2010-08-31 11:32:39 | 福岡&中野&メルボルン時代
■ 違和感

英語と日本語には不思議な溝、違和感がある単語が多くあります。

一言、「辞書の弊害」と言って岩波あたりの責任にしてしまうことも
できるのですが(笑)、考えてみると面白いなぁ・・・といつも
思います。

例えば、ビジネスでおなじみの”傾向と対策”の”対策”って何よ?

もちろん、対策、を英語に直すことはできます。でも、”傾向と対策”が
使われるような場所で使われる単語じゃないんだな・・・。格調が高すぎる。

もっと普通な感じ・・・で、普通はなんというかというと Strategyです。

”傾向と対策”はさしずめ”Analysis and strategy”がピッタリです。

でも・・・これを和訳してしまうと・・・”分析と戦略”。 全然違うニュアンスになる。格調高くなってしまう。英語はもっと平易で小学6年生にもわかる単語です。


■ 英語は主体的ナノダ

「傾向と対策」 の対策は、相手が起こしたアクションに対し、自分はこう
対策した、という意味で、他者依存、相手次第です。

一方、「分析と戦略」の場合は、相手のアクションを待つことも含めて、
自分はこうする、という主体的な行動を意味します。

対策は・・・相手が△したから、自分は○する。 行動の起点が相手。
戦略は・・・相手はこうであろうという分析(仮説)に基づく。行動の起点が自分。

「傾向」と「分析」を比べてみても・・・「傾向」は分析の結果。 「分析」 には
結論未満の感じがあるでしょう。 総合的です。一方「傾向」には、有無を言わせない
響きが。

結局中身は同じようなことをするんです。でも、「これが傾向だ!」と断定して
から「相手の動きを見て対策」するのと、「分析」を踏まえて「戦略」に基づいて
行動するほうが、しっかり一本の糸が通った感じがしないでしょうか・・・?

「こういう傾向があるからこう対策しました」は対症療法的だし、
「こういう分析結果を踏まえてこう戦略を立てました」だと包括的です。

小さいことですが、言葉がもつ力ってあるように思うんですよね。

■ バイリンガルな使い道

「傾向と対策」だと「傾向」がでてこないかぎり、いつまで経っても「対策」へ進めない。

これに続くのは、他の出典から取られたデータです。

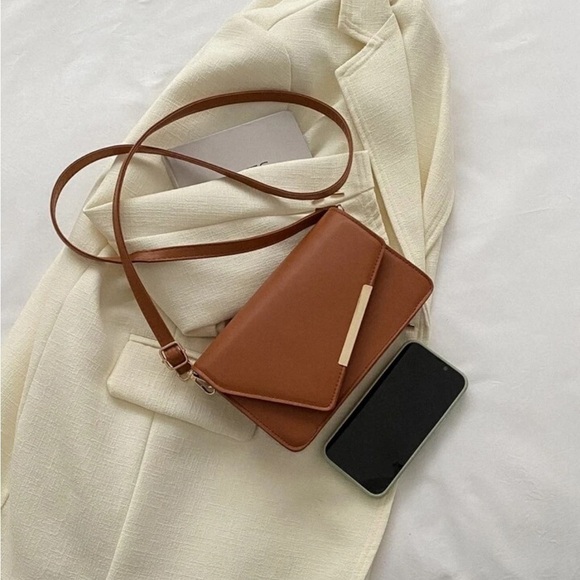 Sleek Beige Crossbody Bag with Gold Accent - Picture 2 of 5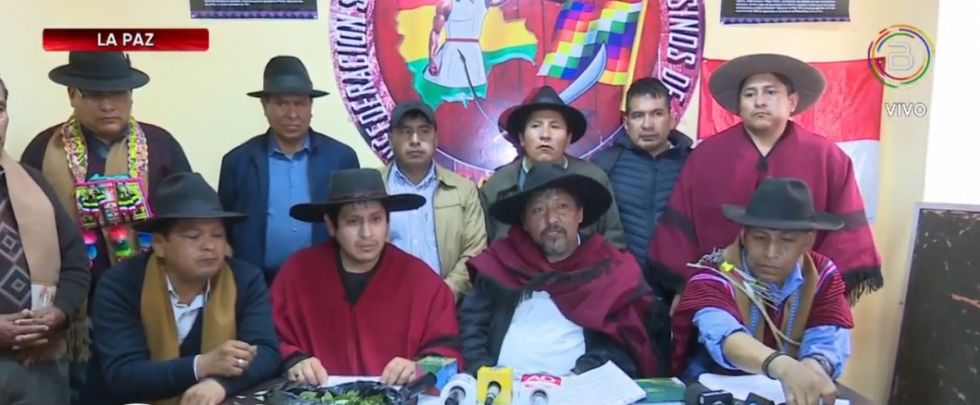 Cabildo del 17 de octubre perfila "recuperar" el MAS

 しかし、一方マーケティングやビジネスでは相手を優先することが
成功の鍵です。こういう場合は分析して戦略で攻めるより、急がず
傾向を見極め、対策を施すほうがあっているような気がしますね。
対策が日本がお得意のカイゼン、なワケですから。 

ストラテジーにはカイゼンのニュアンスはなく、あくまで自分勝手にやっている感じ。ストラテジーは頼もしい反面、外すリスクもあります。

「傾向と対策」が生きるのは、他者優先する場面。→ビジネス
「分析と戦略」が生きるのは、主体性が必要な場面。→ 人生、国策

こんな風に考えると、日本人が働くのはお得意でも、自分らしく
生きるのが苦手なのがなんとなく納得できないでしょうか・・・。